Q1: Let $A$ be a matrix in $\mathbb{C}^{n \times n}$. Is $A$ diagonalisable in the sense that there exists an invertible matrix $T \in \mathbb{C}^{n \times n}$ such that $$ T^{-1} A T $$ is a diagonal matrix?

A1: Yes, it is always possible.

A2: This only works if one can find a basis $(e_1, \ldots, e_n)$ consisting of eigenvectors of $A$.

A3: No, it never is diagonalisable.

Q2: Let $A$ be a matrix in $\mathbb{C}^{n \times n}$. Is $A$ unitarily diagonalisable in the sense that there exists a unitary matrix $U \in \mathbb{C}^{n \times n}$ such that $$ U^{\ast} A U $$ is a diagonal matrix?

A1: Yes, it is always possible.

A2: This only works if $A$ is a normal matrix.

A3: No, it never is unitarily diagonalisable.

=== Data for this exercise ===

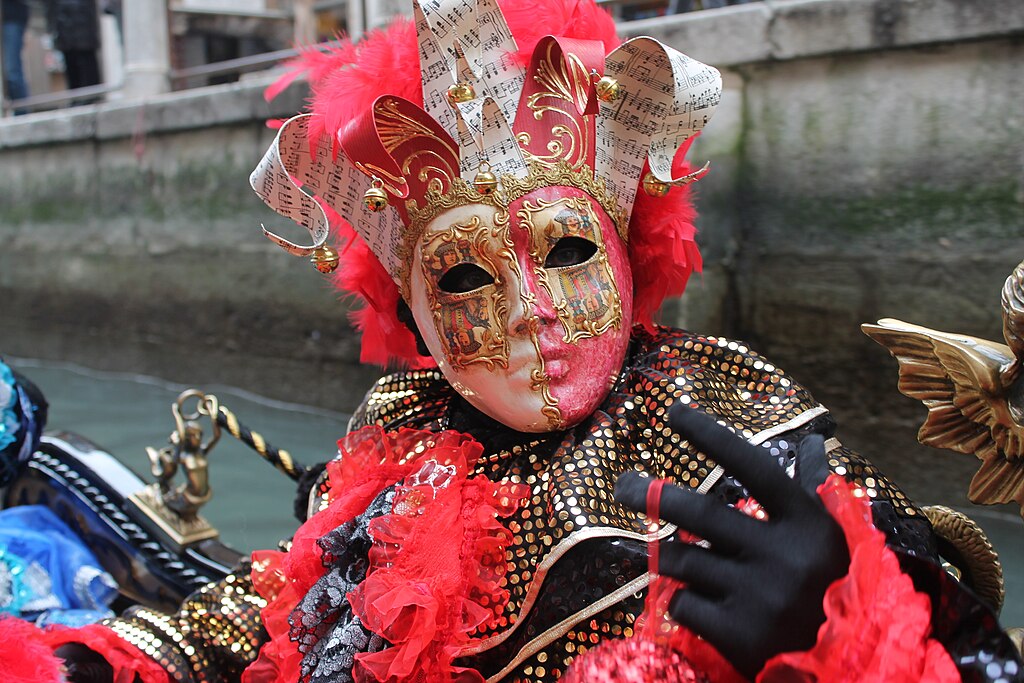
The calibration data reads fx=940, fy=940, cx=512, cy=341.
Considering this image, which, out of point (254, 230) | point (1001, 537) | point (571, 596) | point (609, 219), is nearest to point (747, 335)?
point (1001, 537)

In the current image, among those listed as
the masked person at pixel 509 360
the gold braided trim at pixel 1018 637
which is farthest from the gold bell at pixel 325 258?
the gold braided trim at pixel 1018 637

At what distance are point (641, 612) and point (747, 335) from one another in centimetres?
255

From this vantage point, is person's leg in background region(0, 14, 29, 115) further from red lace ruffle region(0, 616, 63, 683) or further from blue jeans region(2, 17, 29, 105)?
red lace ruffle region(0, 616, 63, 683)

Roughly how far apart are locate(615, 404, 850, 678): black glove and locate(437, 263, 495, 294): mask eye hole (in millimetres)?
625

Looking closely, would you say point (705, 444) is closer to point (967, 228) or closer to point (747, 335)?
point (967, 228)

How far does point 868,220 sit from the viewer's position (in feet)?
10.6

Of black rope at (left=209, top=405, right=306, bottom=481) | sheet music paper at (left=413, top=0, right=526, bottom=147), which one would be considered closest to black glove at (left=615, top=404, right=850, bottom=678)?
sheet music paper at (left=413, top=0, right=526, bottom=147)

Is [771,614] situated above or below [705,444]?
below

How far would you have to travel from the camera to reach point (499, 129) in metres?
1.42

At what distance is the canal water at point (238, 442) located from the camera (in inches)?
120

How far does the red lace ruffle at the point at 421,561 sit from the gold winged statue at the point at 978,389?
1.85 ft

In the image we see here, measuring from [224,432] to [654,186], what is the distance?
147 inches

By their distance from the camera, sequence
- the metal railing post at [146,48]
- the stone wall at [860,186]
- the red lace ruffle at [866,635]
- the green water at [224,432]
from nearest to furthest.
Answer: the red lace ruffle at [866,635] < the stone wall at [860,186] < the green water at [224,432] < the metal railing post at [146,48]

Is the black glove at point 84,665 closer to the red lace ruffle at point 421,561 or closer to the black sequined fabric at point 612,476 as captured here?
the red lace ruffle at point 421,561
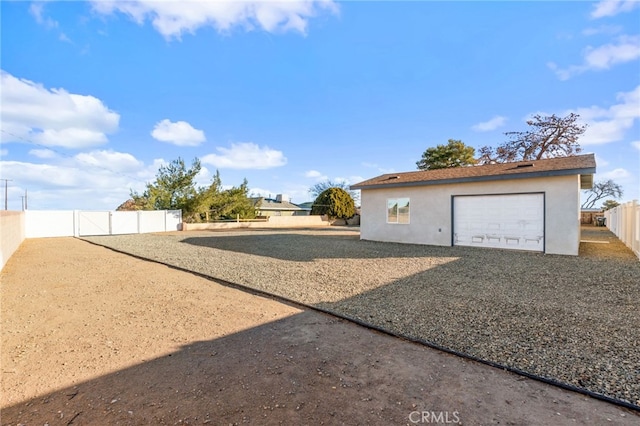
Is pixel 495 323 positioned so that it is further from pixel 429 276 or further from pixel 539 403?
pixel 429 276

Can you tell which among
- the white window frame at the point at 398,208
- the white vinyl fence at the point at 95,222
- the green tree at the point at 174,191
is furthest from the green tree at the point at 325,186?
the white window frame at the point at 398,208

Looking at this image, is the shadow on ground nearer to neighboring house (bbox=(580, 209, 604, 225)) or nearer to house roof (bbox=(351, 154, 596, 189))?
house roof (bbox=(351, 154, 596, 189))

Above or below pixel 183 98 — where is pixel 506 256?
below

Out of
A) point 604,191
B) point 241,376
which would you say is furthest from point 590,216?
point 241,376

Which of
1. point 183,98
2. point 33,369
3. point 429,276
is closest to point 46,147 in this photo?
point 183,98

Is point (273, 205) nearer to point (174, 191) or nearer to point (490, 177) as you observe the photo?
point (174, 191)

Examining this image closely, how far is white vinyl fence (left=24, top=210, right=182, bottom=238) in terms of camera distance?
1859cm

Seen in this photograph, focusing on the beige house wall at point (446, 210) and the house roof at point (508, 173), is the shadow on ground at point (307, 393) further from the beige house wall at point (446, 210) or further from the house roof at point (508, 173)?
the house roof at point (508, 173)

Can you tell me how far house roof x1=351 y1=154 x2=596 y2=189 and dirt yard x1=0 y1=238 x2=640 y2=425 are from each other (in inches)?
349

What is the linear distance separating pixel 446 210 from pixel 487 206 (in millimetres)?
1388

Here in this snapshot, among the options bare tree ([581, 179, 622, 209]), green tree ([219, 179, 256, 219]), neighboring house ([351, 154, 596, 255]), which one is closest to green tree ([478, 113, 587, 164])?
neighboring house ([351, 154, 596, 255])

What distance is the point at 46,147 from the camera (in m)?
18.8

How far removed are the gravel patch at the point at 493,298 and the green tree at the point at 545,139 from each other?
1743 cm

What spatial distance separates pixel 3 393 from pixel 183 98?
16027 mm
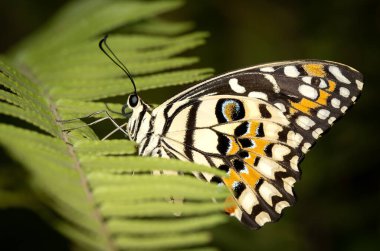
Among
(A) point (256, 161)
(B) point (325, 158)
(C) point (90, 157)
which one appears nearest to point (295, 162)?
(A) point (256, 161)

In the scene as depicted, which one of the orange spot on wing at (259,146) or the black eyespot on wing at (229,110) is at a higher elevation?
the black eyespot on wing at (229,110)

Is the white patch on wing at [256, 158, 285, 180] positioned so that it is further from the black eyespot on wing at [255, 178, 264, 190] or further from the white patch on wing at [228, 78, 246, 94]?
the white patch on wing at [228, 78, 246, 94]

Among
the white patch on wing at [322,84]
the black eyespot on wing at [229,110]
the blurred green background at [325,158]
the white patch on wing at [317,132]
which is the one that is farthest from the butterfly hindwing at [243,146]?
the blurred green background at [325,158]

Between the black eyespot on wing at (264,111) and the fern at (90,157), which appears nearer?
the fern at (90,157)

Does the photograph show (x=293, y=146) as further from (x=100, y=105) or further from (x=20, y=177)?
(x=20, y=177)

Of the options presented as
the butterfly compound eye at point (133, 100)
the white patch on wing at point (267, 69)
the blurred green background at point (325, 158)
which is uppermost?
the butterfly compound eye at point (133, 100)

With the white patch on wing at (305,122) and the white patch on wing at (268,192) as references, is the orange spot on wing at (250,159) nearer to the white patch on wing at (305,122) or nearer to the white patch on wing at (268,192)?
the white patch on wing at (268,192)

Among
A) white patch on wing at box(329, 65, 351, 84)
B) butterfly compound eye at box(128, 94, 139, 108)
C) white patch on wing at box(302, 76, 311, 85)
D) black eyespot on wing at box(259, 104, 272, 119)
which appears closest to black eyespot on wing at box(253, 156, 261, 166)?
black eyespot on wing at box(259, 104, 272, 119)

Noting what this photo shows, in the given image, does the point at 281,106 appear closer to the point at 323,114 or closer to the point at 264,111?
the point at 264,111
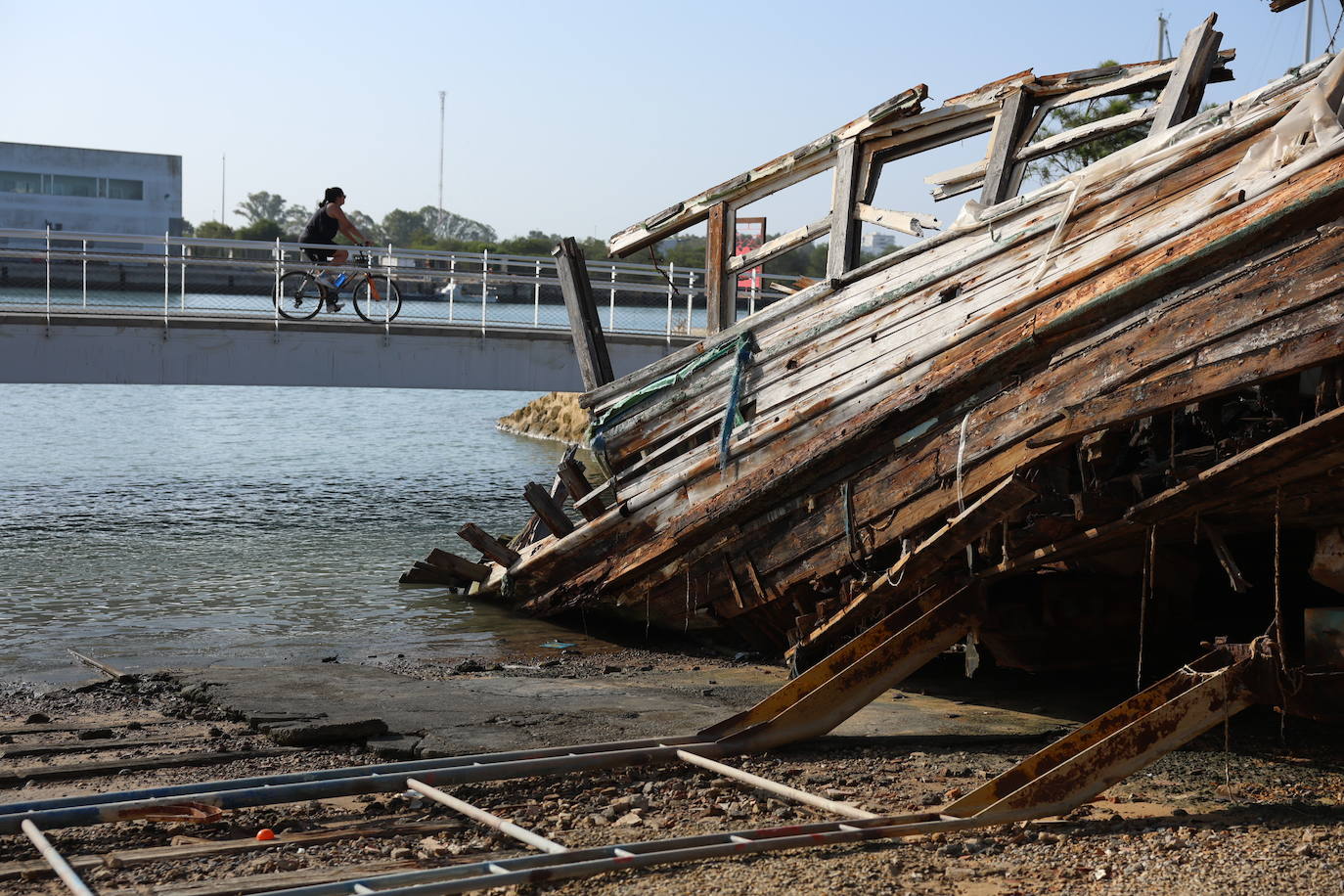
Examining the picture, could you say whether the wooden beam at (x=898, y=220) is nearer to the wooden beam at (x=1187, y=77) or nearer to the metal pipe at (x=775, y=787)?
the wooden beam at (x=1187, y=77)

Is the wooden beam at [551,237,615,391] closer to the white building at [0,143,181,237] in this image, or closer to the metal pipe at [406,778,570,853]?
the metal pipe at [406,778,570,853]

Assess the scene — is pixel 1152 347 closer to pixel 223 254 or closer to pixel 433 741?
pixel 433 741

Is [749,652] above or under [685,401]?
under

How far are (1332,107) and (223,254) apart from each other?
4597 cm

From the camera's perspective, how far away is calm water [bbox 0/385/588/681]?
1116 centimetres

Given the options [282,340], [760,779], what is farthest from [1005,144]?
[282,340]

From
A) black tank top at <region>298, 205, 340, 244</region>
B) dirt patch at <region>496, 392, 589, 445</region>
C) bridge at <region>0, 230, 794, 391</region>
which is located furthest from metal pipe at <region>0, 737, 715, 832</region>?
dirt patch at <region>496, 392, 589, 445</region>

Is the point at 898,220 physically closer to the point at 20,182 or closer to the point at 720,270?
the point at 720,270

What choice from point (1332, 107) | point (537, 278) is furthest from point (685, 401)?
point (537, 278)

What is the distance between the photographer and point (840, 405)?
8.15 metres

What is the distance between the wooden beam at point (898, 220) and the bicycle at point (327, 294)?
10.4m

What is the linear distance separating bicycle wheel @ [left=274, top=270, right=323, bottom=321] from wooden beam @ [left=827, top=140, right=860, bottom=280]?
1056 cm

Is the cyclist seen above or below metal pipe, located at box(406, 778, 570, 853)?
above

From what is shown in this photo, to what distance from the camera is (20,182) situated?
66562 mm
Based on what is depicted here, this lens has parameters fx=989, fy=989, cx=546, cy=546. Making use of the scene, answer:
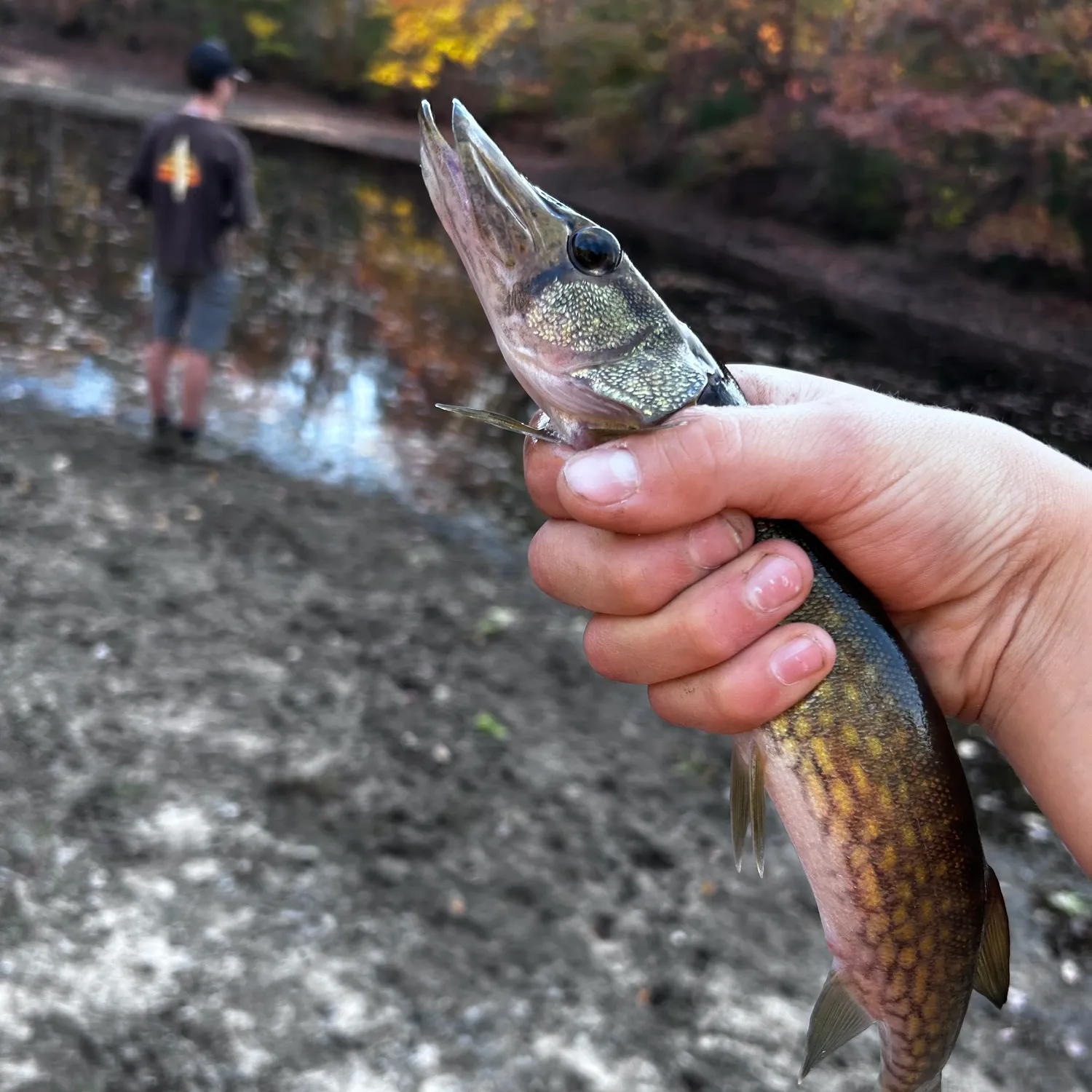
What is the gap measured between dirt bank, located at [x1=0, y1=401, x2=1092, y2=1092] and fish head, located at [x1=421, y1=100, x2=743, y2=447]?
2.34 meters

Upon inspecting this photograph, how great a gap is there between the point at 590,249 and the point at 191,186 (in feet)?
17.2

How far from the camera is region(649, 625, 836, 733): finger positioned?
2.23 meters

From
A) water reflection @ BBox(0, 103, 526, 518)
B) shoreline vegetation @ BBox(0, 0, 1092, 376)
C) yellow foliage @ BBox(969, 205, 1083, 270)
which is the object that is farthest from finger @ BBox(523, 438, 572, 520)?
yellow foliage @ BBox(969, 205, 1083, 270)

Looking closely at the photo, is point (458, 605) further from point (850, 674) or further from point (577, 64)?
point (577, 64)

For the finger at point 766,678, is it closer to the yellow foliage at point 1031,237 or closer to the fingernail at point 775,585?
the fingernail at point 775,585

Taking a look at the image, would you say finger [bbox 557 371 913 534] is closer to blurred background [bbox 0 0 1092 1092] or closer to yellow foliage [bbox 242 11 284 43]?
blurred background [bbox 0 0 1092 1092]

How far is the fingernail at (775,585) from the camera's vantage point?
2.25m

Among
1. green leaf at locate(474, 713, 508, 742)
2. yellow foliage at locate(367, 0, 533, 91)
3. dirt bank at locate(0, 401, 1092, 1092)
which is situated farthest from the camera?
yellow foliage at locate(367, 0, 533, 91)

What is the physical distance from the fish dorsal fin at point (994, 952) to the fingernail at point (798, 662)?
25.5 inches

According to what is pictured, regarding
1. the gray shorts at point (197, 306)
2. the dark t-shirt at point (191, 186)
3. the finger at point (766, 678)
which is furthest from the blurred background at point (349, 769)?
the finger at point (766, 678)

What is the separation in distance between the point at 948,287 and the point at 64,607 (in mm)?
20187

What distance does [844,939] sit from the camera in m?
2.28

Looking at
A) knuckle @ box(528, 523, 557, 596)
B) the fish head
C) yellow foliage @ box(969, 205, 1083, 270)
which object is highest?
the fish head

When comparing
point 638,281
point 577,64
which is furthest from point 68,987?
point 577,64
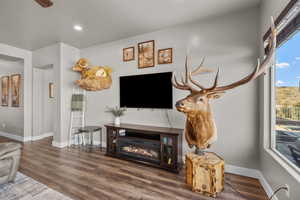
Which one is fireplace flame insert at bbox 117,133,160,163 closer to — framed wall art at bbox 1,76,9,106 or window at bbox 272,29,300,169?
window at bbox 272,29,300,169

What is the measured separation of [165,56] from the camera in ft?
9.35

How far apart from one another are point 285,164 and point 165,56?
2416mm

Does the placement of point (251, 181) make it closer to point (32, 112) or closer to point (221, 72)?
point (221, 72)

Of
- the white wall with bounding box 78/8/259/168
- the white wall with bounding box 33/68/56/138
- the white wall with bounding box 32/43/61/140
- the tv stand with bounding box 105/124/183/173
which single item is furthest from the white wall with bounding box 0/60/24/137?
the white wall with bounding box 78/8/259/168

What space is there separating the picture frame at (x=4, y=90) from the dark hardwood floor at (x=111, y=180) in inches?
124

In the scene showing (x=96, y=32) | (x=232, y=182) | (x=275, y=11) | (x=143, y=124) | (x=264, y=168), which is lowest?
(x=232, y=182)

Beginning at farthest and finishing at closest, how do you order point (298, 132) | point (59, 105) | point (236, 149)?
1. point (59, 105)
2. point (236, 149)
3. point (298, 132)

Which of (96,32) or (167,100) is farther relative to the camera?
(96,32)

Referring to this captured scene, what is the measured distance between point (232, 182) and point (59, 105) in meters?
4.12

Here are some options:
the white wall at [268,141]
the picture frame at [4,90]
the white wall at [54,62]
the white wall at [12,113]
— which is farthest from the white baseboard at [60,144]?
the white wall at [268,141]

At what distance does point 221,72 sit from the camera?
2.40 meters

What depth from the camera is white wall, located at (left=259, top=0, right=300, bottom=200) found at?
130 cm

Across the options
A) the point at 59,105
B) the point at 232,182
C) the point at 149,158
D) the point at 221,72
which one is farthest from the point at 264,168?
the point at 59,105

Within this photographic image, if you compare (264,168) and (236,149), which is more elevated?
(236,149)
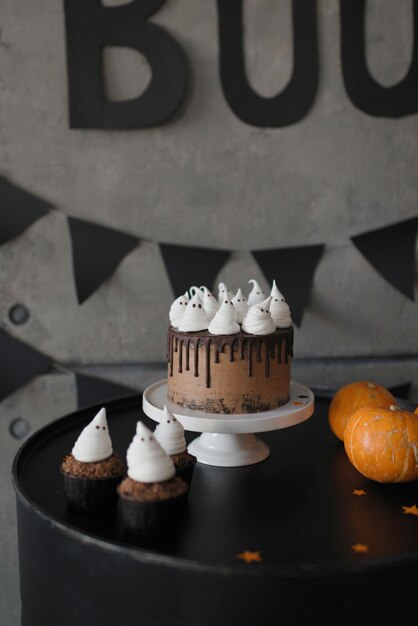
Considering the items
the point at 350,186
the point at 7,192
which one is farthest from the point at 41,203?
the point at 350,186

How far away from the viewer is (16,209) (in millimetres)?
2105

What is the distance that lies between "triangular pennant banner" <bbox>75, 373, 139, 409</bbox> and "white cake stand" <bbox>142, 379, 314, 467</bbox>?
480 millimetres

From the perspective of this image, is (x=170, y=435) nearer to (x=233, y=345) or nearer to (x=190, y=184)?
(x=233, y=345)

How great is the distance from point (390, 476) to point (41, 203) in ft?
4.33

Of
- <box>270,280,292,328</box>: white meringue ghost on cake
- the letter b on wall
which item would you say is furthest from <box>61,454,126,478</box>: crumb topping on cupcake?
the letter b on wall

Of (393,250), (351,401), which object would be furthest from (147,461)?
(393,250)

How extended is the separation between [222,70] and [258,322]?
958mm

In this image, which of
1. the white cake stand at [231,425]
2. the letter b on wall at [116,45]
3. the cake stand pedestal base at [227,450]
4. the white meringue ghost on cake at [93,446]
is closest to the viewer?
the white meringue ghost on cake at [93,446]

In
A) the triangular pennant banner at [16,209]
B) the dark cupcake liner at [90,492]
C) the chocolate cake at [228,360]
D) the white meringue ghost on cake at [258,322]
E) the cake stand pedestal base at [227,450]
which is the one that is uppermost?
the triangular pennant banner at [16,209]

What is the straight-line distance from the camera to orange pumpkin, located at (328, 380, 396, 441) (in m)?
1.70

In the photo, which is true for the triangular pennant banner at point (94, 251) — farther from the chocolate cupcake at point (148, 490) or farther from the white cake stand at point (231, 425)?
the chocolate cupcake at point (148, 490)

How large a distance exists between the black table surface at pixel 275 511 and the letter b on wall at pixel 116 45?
0.94 meters

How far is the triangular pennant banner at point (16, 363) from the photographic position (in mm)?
2164

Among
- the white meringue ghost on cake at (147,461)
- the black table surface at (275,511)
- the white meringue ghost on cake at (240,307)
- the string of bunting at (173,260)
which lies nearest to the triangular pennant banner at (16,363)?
the string of bunting at (173,260)
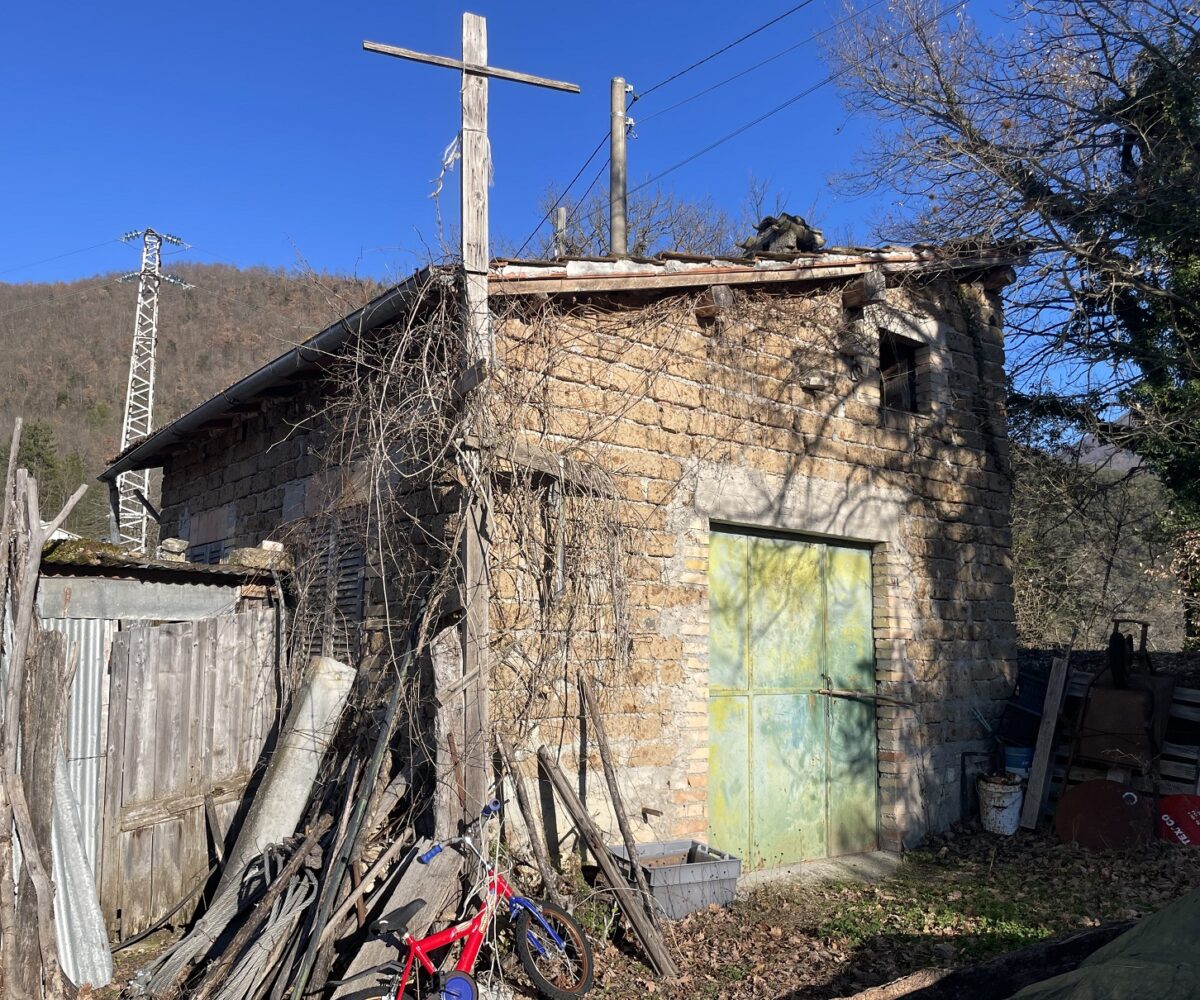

=== List of tasks ===
A) In the quiz on diagonalizing matrices, what condition does answer A2 under Q2 give for unitary diagonalization to work?
B) Filter the rows down to the lines that contain the string "options", and copy each of those lines.

=== Answers per task ===
A) A must be a normal matrix.

B)
Here in this snapshot, among the options bare tree ([581, 179, 622, 209]), green tree ([219, 179, 256, 219]), neighboring house ([351, 154, 596, 255]), which one is closest to green tree ([478, 113, 587, 164])?
Of the options presented as
Given the options [282,340], [760,779], what is farthest from [1005,144]?
Here are some options:
Across the options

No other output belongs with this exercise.